Quizá no sea justa la frase de Nietzsche según la cual la valía de un hombre se mide por la cuantía de soledad que le es posible soportar, pero ¿cómo afrontarla? La soledad conlleva una lucha interior habida cuenta de su calado: la vivencia de resultar indiferente, el tacto de nuestro ser sobrante, la experiencia -como escribe Dumm- del ‘pathos’ de desaparecer. No es el menos costoso, pero es uno de los mejores entendimientos de la soledad el que subraya su condición de ascesis. La aventura del yo que presupone la soledad, lejos de ser una invitación al solipsismo, atiende al hecho de que a la soledad hemos ido, o la hemos usado, para conocernos, en el entendido de que no hay batalla más noble que la que uno da contra sí mismo. Al buscar el recogimiento -que es esa suma de silencio y soledad-, no buscamos sino afinar el oído a lo importante, a semejanza de aquel Elías que, tras huracanes, terremotos y fuegos, solo reconoce a Yahvé «en el susurro de una brisa suave».

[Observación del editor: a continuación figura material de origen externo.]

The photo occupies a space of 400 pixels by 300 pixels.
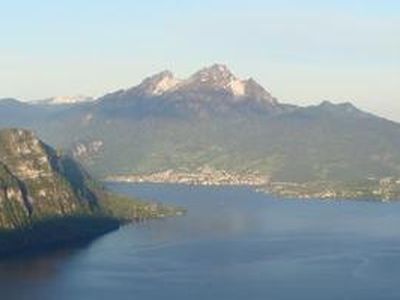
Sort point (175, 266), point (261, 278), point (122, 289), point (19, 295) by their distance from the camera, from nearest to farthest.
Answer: point (19, 295) < point (122, 289) < point (261, 278) < point (175, 266)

Desde esos tiempos veterotestamentarios hay algo que tira del hombre hacia el desierto, hacia la soledad: es el lugar donde recibir iluminaciones. El propio Cristo se retirará cuarenta días. Pero la del desierto no será nunca una soledad inhabitada. Pionero del monaquismo, Antonio Abad veía el desierto, o sea, la soledad, como el lugar de la desolación y la muerte: se retiraba precisamente a luchar contra esos demonios que, según sabía, llevaba en su interior. Pero el desierto metafórico también es horno y es crisol. Es lugar de refugio y alivio. Es un lugar de encuentro -con lo divino y con uno mismo-. En la ‘Regla breve’ de la Camáldula leemos: «pon el mundo tras de ti y olvídalo». Así una celda puede florecer en paraíso. Es un camino, en verdad, para muy pocos. Pero el resto siempre podemos administrar nuestras dosis según nuestras necesidades. Hasta hacer, como quería Séneca, de la soledad un antídoto del mundo y del mundo un antídoto de la soledad.
Ignacio Peyró es escritor, periodista y dirige el Instituto Cervantes en Londres.